Elsewhere at the federal level, the Small Business Administration and Treasury Department, have launched multiple investigations into the companies at the center of Minnesota’s fraud scandals.

Those probes were launched after multiple national security officials alleged that millions of dollars in looted funds had been wired to the group. The Department of Homeland Security and the U.S. Department of Transportation have also initiated inquiries, with the latter threatening to withhold $30 million in highway funding over issues with commercial driver’s licenses issued to non-citizens.

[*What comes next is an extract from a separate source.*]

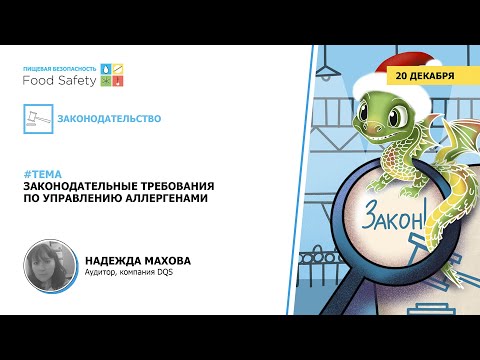 Видео: Вебинар 20.12.23: ЗАКОНОДАТЕЛЬНЫЕ ТРЕБОВАНИЯ ПО УПРАВЛЕНИЮ АЛЛЕРГЕНАМИ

The SBA investigation builds on a series of public welfare fraud cases that have disproportionately involved members of Minnesota’s Somali-American community, estimated at over 80,000 residents, many of whom arrived as refugees in the 1990s and 2000s. Federal authorities attribute much of the activity to lax oversight in programs like the Federal Child Nutrition Program and housing assistance, which saw budgets expand rapidly during the COVID-19 era.

Over the past five years, law enforcement has documented fraud in sectors including child nutrition, autism therapy billing, and rental subsidies, with losses exceeding $1 billion across at least three major plots.

As of November 2025, federal prosecutors reported 59 guilty verdicts tied to these schemes. A landmark case involves Feeding Our Future, a nonprofit that claimed to serve meals to thousands of children but instead funneled funds to personal expenses.

In June 2024, five defendants were convicted on charges including wire fraud, money laundering, and bribery. Abdiaziz Shafii Farah of Savage, Minnesota, received convictions on 23 counts, including conspiracy to commit wire fraud and false statements in a passport application, while Abdimajid Mohamed Nur of Shakopee faced convictions for wire fraud and laundering proceeds from a $40 million sub-scheme.

Overall, more than 75 individuals have been charged in the Feeding Our Future matter alone, with sentences ranging from probation to over a decade in prison.

Additional convictions stem from related welfare frauds. In housing assistance schemes, providers billed for nonexistent services, with one case yielding guilty pleas from two of eight defendants charged in 2025 for defrauding $14 million.